Write out the SAS procedures post below word for word, from its title through its final line.

=== PAGE TEXT ===
----

SOME USEFUL SAS
PROCEDURES
Part 2
Objective : This post is a sequel to my first
post on procedures where I highlighted some underutilized procedures. The
objective of this post is to the readers basic understanding of the
capabilities of some underutilized and some common procedures which can be of
great help in day to day programming. The objective is not to give exhaustive
knowledge about these procedures but to attract readers’ attention to these
procs by interesting examples.
Procedures:
The SORT Procedure:
This procedure I guess everyone knows and uses but I
think you read on further and most probably you’ll find something interesting. The
SORT procedure orders SAS data set observations by the values of one or more
character or numeric variables. The SORT procedure either replaces the original
data set or creates a new data set.
Syntax :
PROC SORT <collating-sequence-option>
<other option(s)>;
BY <DESCENDING>
variable-1 <…<DESCENDING> variable-n>;
Example:
proc sort data=employee;
by idnumber;
run;
I included this procedure to give stress on 4
options which are generally asked in lot of interviews so you should know it.
1) DUPOUT=
: This option creates a new datasets which will contain the observations
deleted by nodupkey or noduprecs, so you can review those later.

----

=== RECORDS PROVIDED ===
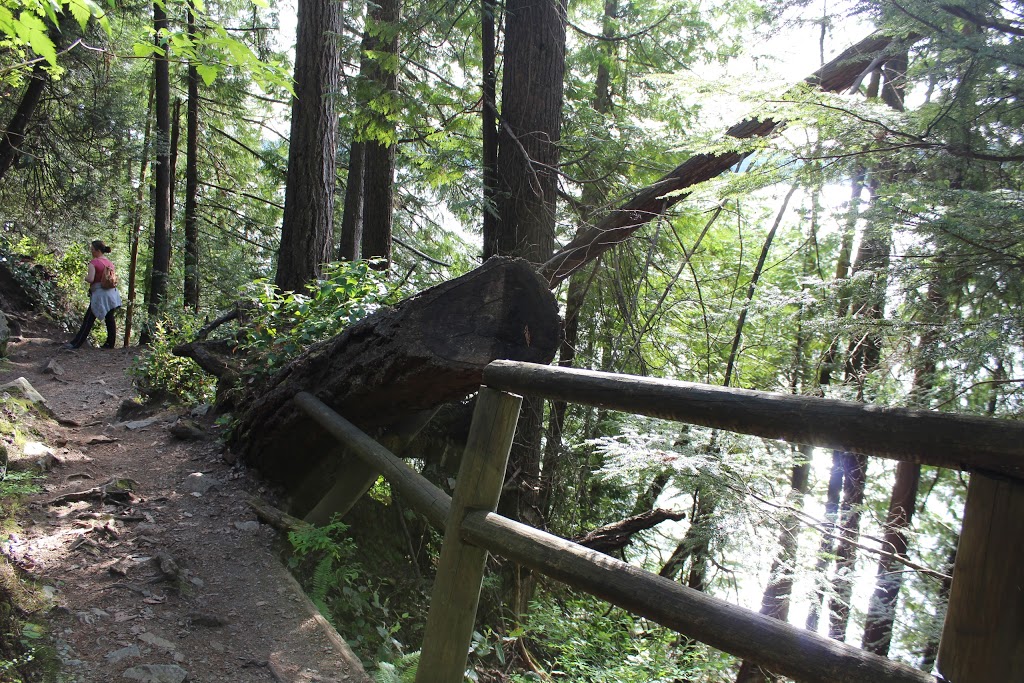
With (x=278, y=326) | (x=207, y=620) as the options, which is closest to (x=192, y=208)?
(x=278, y=326)

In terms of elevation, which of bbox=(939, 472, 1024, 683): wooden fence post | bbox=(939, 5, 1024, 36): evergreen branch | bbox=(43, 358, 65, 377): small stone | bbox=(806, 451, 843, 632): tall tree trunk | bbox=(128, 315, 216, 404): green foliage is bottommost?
bbox=(806, 451, 843, 632): tall tree trunk

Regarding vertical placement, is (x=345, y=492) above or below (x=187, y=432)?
below

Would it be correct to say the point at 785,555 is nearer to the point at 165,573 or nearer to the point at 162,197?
the point at 165,573

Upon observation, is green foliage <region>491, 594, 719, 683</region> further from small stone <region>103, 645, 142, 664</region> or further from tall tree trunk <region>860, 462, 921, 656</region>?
small stone <region>103, 645, 142, 664</region>

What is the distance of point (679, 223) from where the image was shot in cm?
643

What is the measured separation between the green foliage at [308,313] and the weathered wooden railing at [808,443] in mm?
3081

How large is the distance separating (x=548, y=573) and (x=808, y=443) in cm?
93

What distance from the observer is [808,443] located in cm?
156

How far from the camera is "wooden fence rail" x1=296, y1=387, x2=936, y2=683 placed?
142cm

----

=== SOLUTION TO THIS TASK ===
SOME USEFUL SAS
PROCEDURES
Part 2
Objective : This post is a sequel to my first
post on procedures where I highlighted some underutilized procedures. The
objective of this post is to the readers basic understanding of the
capabilities of some underutilized and some common procedures which can be of
great help in day to day programming. The objective is not to give exhaustive
knowledge about these procedures but to attract readers’ attention to these
procs by interesting examples.
Procedures:
The SORT Procedure:
This procedure I guess everyone knows and uses but I
think you read on further and most probably you’ll find something interesting. The
SORT procedure orders SAS data set observations by the values of one or more
character or numeric variables. The SORT procedure either replaces the original
data set or creates a new data set.
Syntax :
PROC SORT <collating-sequence-option>
<other option(s)>;
BY <DESCENDING>
variable-1 <…<DESCENDING> variable-n>;
Example:
proc sort data=employee;
by idnumber;
run;
I included this procedure to give stress on 4
options which are generally asked in lot of interviews so you should know it.
1) DUPOUT=
: This option creates a new datasets which will contain the observations
deleted by nodupkey or noduprecs, so you can review those later.